## Supplied text
Urgent need for more kidney dialysis machines

 

With the maintenance contract for blood dialysis machines having expired on November 30, kidney patients expressed their concern on Thursday over the lack of new machines even as demand for them increases.

“The issue should have been resolved yesterday,” the president of the Pancyprian Association of Friends of Kidney Patients Andreas Michaelides told a press conference and called on Health Minister Giorgos Pamborides to deal with the issue.

Kidney sufferers are worried that the old dialysis machines will not be able to cope with the growing demand. The health ministry says the electromechanicial services are responsible.

“The problem lies with the process, not with the ministry but with the electromechanical service of the ministry of communications and works who processes this on behalf of the ministry,” health ministry spokeswoman Elpida Hadjivassiliou said on Thursday. “It is about procurement.”

But director of the Department of Electrical and Mechanical Services Loucas Timotheou denied the responsibility lay with his department. He explained there was a tender for a new manufacturer of dialysis machines but lack of staff and space contributed towards the decision not to award the contract.

“There is no point in increasing the machines if there is no staff to operate them and no space,” he said. “We are not responsible, this is the health ministry.”

He assured patients that there was no need to worry. “People are happy with what we have, and this will continue. In Nicosia, there is already a new ward, and maybe another shift will be added.” On Friday, according to Timotheou, his department and the health ministry will meet to determine how to proceed.

There will also be 15 new machines which are going to be on standby in different towns in case something should happen to the existing ones.

## Given information
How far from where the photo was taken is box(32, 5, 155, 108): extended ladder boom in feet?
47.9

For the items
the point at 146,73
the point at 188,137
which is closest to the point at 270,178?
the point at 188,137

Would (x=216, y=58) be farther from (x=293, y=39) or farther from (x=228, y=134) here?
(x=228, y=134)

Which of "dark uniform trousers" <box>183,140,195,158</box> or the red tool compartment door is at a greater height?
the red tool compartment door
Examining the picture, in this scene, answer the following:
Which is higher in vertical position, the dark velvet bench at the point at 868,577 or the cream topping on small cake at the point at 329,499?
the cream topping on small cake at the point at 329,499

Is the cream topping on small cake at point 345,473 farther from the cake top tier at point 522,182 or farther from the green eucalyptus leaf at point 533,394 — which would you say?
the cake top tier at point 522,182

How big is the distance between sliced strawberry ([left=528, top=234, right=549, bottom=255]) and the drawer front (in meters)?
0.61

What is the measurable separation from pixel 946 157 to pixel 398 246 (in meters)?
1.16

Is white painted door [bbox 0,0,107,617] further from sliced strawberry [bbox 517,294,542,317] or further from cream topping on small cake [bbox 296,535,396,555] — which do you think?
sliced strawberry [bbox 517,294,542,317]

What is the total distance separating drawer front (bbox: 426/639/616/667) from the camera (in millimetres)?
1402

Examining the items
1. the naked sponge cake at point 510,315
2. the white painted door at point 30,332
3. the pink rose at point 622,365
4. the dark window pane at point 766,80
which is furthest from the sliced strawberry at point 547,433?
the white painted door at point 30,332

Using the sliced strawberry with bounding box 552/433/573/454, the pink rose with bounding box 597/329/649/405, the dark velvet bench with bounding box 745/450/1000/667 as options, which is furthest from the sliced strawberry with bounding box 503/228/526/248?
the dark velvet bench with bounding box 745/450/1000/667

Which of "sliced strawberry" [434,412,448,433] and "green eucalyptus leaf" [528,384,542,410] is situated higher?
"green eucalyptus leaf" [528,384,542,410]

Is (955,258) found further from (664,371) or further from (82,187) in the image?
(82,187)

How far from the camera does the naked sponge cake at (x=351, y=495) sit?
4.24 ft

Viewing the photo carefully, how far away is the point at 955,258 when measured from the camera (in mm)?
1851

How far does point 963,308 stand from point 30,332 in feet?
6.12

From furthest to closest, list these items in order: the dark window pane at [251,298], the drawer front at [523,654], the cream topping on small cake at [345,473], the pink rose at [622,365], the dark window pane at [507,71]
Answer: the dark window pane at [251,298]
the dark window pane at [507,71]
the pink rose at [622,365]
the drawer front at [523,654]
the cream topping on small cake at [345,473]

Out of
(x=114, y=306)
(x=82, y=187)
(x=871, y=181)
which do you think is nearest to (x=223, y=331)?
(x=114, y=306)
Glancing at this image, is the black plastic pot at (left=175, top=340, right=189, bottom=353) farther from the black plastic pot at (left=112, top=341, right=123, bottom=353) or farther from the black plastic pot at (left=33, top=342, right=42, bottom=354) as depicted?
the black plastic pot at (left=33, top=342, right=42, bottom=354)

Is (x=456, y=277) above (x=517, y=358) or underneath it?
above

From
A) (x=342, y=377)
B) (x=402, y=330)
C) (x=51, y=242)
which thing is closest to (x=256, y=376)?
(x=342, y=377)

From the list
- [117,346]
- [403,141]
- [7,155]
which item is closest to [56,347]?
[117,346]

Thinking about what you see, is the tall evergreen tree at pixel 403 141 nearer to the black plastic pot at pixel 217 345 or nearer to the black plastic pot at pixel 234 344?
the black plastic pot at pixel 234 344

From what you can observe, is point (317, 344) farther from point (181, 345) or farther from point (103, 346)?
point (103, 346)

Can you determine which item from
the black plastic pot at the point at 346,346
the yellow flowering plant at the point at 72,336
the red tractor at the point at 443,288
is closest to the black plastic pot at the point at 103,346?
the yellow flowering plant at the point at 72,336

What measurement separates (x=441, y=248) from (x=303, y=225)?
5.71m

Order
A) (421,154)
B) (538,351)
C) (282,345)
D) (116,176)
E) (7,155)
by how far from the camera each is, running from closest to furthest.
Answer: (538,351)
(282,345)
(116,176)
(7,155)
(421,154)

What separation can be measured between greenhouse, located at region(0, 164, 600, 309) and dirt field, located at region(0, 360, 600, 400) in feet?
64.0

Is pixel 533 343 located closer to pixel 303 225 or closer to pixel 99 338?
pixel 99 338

## Work to complete
A: Summarize the article on kidney dialysis machines in two sentences.
B: According to the article on kidney dialysis machines, how many new machines will be kept on standby in different towns?
C: Translate this sentence from the article on kidney dialysis machines into Spanish: "Kidney sufferers are worried that the old dialysis machines will not be able to cope with the growing demand."

## Solutions to each task
A: After the maintenance contract for blood dialysis machines expired on November 30, kidney patients voiced concern over the lack of new machines as demand rises. The health ministry blamed the electromechanical service, but that department's director denied responsibility, saying a lack of staff and space led to the decision not to award a tender for new machines, and added that his department and the ministry would meet on Friday.

B: Fifteen new machines will be on standby.

C: A los enfermos renales les preocupa que las antiguas máquinas de diálisis no puedan hacer frente a la creciente demanda.